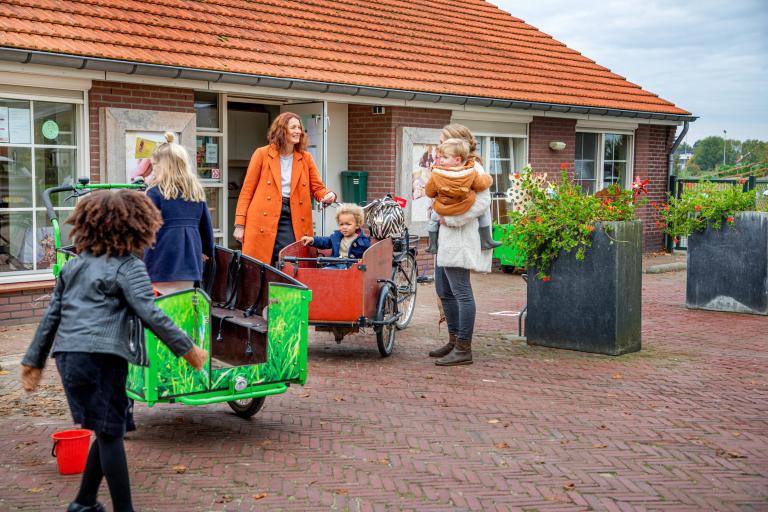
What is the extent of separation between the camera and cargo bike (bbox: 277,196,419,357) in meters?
7.80

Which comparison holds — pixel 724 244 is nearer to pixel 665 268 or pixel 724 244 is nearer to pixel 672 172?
pixel 665 268

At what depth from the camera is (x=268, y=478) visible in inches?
199

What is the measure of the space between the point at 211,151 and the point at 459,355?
5.49 m

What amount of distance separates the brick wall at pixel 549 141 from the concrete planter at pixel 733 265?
544 centimetres

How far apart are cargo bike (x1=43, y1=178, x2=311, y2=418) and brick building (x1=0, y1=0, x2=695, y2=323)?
145 inches

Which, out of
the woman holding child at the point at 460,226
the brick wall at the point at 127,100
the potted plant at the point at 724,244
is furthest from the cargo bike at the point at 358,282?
the potted plant at the point at 724,244

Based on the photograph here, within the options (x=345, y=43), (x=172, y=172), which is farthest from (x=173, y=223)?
(x=345, y=43)

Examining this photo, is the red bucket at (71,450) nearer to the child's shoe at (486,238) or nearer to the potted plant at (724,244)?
the child's shoe at (486,238)

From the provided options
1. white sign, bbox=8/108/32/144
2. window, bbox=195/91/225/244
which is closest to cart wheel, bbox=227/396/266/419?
white sign, bbox=8/108/32/144

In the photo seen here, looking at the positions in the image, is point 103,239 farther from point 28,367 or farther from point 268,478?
point 268,478

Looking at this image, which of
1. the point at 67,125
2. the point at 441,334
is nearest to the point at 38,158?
the point at 67,125

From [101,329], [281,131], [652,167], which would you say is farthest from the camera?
[652,167]

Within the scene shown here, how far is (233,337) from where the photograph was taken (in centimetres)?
639

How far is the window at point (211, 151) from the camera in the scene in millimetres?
12055
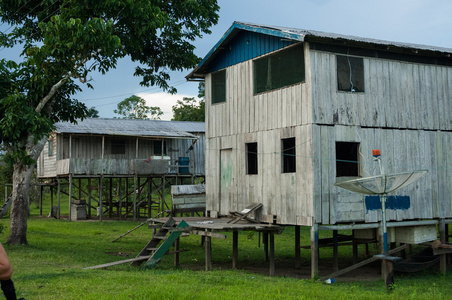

========

**WORK TO DO**
Can you write out every row above again, replacing "cargo bike" with "delivery bike" and keeping everything else the same? Leave the pictures out.

**OUTPUT FOR THIS TASK**
What is the extent of separation between the camera and delivery bike (bbox: 277,196,419,357) in meters?
7.80

Which comparison holds — pixel 724 244 is nearer to pixel 665 268 or pixel 724 244 is nearer to pixel 672 172?
pixel 665 268

At what depth from the camera is (x=268, y=478) visible in inches?
199

What is the measure of the space between the point at 211,151 and the point at 459,355?
5.49 m

What amount of distance separates the brick wall at pixel 549 141 from the concrete planter at pixel 733 265?
544 centimetres

How far apart are delivery bike (x1=43, y1=178, x2=311, y2=418) and brick building (x1=0, y1=0, x2=695, y2=323)?
145 inches

Which, out of
the woman holding child at the point at 460,226
the brick wall at the point at 127,100
the potted plant at the point at 724,244
is furthest from the delivery bike at the point at 358,282?
the potted plant at the point at 724,244

Based on the photograph here, within the options (x=345, y=43), (x=172, y=172), which is farthest from (x=173, y=223)?
(x=345, y=43)

Examining this photo, is the red bucket at (71,450) nearer to the child's shoe at (486,238) or nearer to the potted plant at (724,244)?
the child's shoe at (486,238)

From the provided options
1. white sign, bbox=8/108/32/144
2. window, bbox=195/91/225/244
which is closest to cart wheel, bbox=227/396/266/419?
white sign, bbox=8/108/32/144

In the photo seen here, looking at the positions in the image, is point 103,239 farther from point 28,367 or farther from point 268,478?
point 268,478

Looking at this image, which of
1. the point at 67,125
2. the point at 441,334
is nearest to the point at 38,158?
the point at 67,125

From [101,329], [281,131], [652,167], which would you say is farthest from the camera?
[652,167]

Within the scene shown here, how far is (233,337) from where the photograph was taken (in centimetres)?
639

How far is the window at point (211, 151) from the camera in the scene in millimetres?
12055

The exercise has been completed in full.